Data for this exercise ::
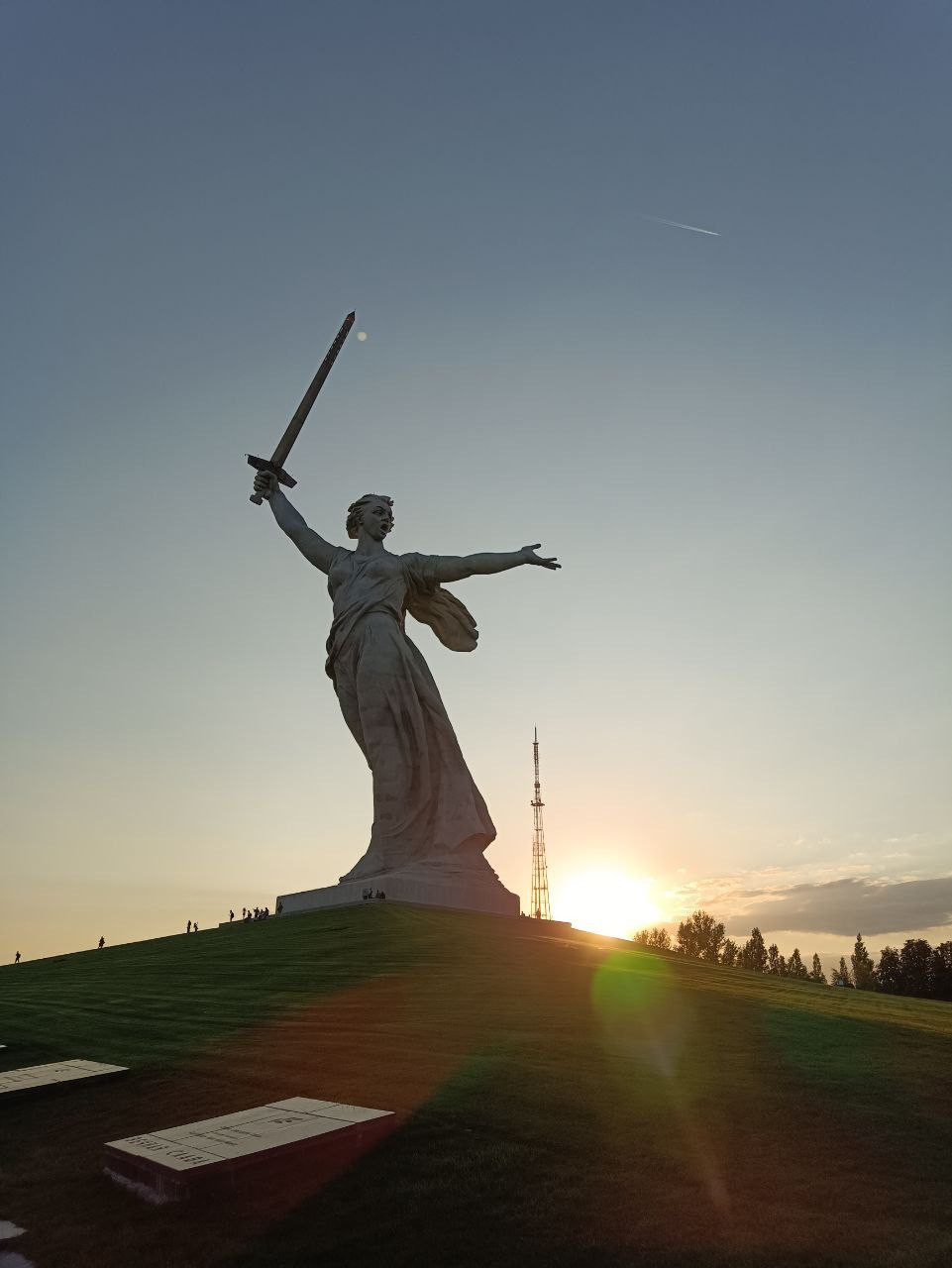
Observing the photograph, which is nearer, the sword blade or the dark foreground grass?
the dark foreground grass

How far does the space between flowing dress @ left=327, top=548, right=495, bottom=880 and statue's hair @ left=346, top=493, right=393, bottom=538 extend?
0.75m

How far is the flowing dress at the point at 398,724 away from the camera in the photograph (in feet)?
71.6

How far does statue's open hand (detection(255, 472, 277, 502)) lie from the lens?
25172 millimetres

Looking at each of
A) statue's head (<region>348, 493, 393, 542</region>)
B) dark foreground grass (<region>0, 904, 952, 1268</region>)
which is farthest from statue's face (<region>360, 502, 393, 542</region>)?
dark foreground grass (<region>0, 904, 952, 1268</region>)

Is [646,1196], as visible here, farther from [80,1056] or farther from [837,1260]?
[80,1056]

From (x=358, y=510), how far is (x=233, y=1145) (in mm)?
19549

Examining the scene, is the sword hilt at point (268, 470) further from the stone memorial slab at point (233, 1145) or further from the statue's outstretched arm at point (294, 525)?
the stone memorial slab at point (233, 1145)

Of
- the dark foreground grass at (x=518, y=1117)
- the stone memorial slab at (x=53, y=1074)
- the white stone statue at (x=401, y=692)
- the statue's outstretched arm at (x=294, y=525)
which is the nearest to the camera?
the dark foreground grass at (x=518, y=1117)

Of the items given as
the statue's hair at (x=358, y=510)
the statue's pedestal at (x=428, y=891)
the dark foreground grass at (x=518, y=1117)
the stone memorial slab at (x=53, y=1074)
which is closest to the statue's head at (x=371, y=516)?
the statue's hair at (x=358, y=510)

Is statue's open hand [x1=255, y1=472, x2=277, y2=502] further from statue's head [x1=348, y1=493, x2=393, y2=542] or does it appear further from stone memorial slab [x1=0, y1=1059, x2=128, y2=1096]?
stone memorial slab [x1=0, y1=1059, x2=128, y2=1096]

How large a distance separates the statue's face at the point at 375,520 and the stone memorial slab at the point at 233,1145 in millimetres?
18474

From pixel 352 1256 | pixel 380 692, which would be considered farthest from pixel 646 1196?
pixel 380 692

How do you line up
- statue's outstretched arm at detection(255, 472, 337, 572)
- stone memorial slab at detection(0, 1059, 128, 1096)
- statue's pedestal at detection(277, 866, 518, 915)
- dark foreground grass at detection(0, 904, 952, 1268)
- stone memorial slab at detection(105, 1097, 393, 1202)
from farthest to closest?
statue's outstretched arm at detection(255, 472, 337, 572)
statue's pedestal at detection(277, 866, 518, 915)
stone memorial slab at detection(0, 1059, 128, 1096)
stone memorial slab at detection(105, 1097, 393, 1202)
dark foreground grass at detection(0, 904, 952, 1268)

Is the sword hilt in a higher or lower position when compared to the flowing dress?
higher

Requirement ::
Copy the records above exactly. The pictures are not part of the copy.

Correct result ::
Observing the photograph, which is nearer, the sword blade or the dark foreground grass?
the dark foreground grass

How far does the space between flowing dress @ left=327, top=548, right=495, bottom=880 and statue's hair @ left=346, top=493, right=393, bottom=538 extend?
0.75m

How far is the flowing dress at the point at 398,724 away from the camera in the photograph (in feet)?
71.6

How far does statue's open hand (detection(255, 472, 277, 502)) lie from the lens?
25172 millimetres

Looking at each of
A) statue's head (<region>348, 493, 393, 542</region>)
B) dark foreground grass (<region>0, 904, 952, 1268</region>)
which is farthest from statue's face (<region>360, 502, 393, 542</region>)?
dark foreground grass (<region>0, 904, 952, 1268</region>)

Is [646,1196], as visible here, farther from [80,1056] or farther from [837,1260]?
[80,1056]

From (x=358, y=510), how far is (x=233, y=1145) (in mm)?
19549

Examining the scene, is the sword hilt at point (268, 470) further from the stone memorial slab at point (233, 1145) or further from the statue's outstretched arm at point (294, 525)?
the stone memorial slab at point (233, 1145)

Of
- the dark foreground grass at (x=518, y=1117)
- the stone memorial slab at (x=53, y=1074)
- the white stone statue at (x=401, y=692)
- the statue's outstretched arm at (x=294, y=525)
which is the nearest to the camera?
the dark foreground grass at (x=518, y=1117)

Of the items given as
the statue's hair at (x=358, y=510)
the statue's pedestal at (x=428, y=891)
the dark foreground grass at (x=518, y=1117)
the stone memorial slab at (x=53, y=1074)
which is closest to the statue's head at (x=371, y=516)?
the statue's hair at (x=358, y=510)

Is statue's open hand [x1=255, y1=472, x2=277, y2=502] further from statue's head [x1=348, y1=493, x2=393, y2=542] or does it appear further from stone memorial slab [x1=0, y1=1059, x2=128, y2=1096]?
stone memorial slab [x1=0, y1=1059, x2=128, y2=1096]

How large a distance separates the statue's face at the point at 375,520 and the stone memorial slab at the point at 233,1145 in millimetres?
18474

From pixel 352 1256 | pixel 380 692, which would be considered farthest from pixel 646 1196?
pixel 380 692

How do you line up
- statue's outstretched arm at detection(255, 472, 337, 572)
- stone memorial slab at detection(0, 1059, 128, 1096)
- statue's pedestal at detection(277, 866, 518, 915)
- dark foreground grass at detection(0, 904, 952, 1268)
- stone memorial slab at detection(105, 1097, 393, 1202)
from farthest to closest?
statue's outstretched arm at detection(255, 472, 337, 572)
statue's pedestal at detection(277, 866, 518, 915)
stone memorial slab at detection(0, 1059, 128, 1096)
stone memorial slab at detection(105, 1097, 393, 1202)
dark foreground grass at detection(0, 904, 952, 1268)

Is the sword hilt in a higher or lower position when compared to the flowing dress?
higher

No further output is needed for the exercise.